* **Tujuan Tugas**
Sunting baris-baris mulai dari baris yang memuat "From the image, does" sampai akhir catatan, termasuk kedua ujungnya, dengan mengganti "photograph" menjadi "picture" tanpa mengubah bagian lainnya. Tuliskan kembali hanya baris-baris tersebut.

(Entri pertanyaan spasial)
# # # #

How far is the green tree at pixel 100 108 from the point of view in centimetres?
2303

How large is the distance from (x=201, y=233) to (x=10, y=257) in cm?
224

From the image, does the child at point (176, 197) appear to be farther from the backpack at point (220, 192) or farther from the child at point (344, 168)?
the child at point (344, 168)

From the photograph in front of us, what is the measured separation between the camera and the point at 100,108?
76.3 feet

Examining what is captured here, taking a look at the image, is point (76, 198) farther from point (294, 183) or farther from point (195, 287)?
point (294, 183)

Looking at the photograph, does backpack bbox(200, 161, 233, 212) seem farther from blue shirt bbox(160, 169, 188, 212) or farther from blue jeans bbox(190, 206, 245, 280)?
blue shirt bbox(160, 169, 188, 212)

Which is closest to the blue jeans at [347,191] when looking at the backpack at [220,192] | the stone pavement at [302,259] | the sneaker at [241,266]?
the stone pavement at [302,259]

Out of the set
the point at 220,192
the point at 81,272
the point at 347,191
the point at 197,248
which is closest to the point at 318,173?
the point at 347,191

# # # #

* **Jawaban Latihan**
From the image, does the child at point (176, 197) appear to be farther from the backpack at point (220, 192) or farther from the child at point (344, 168)?
the child at point (344, 168)

From the picture in front of us, what is the measured separation between the camera and the point at 100,108?
76.3 feet

Examining what is captured here, taking a look at the image, is point (76, 198) farther from point (294, 183) or farther from point (195, 287)?
point (294, 183)

Looking at the picture, does backpack bbox(200, 161, 233, 212) seem farther from blue shirt bbox(160, 169, 188, 212) or farther from blue jeans bbox(190, 206, 245, 280)?
blue shirt bbox(160, 169, 188, 212)

Which is closest to the blue jeans at [347,191] when looking at the backpack at [220,192] | the stone pavement at [302,259] | the sneaker at [241,266]?
the stone pavement at [302,259]

Out of the set
the point at 220,192
the point at 81,272
the point at 347,191
the point at 197,248
which is closest to the point at 318,173?
the point at 347,191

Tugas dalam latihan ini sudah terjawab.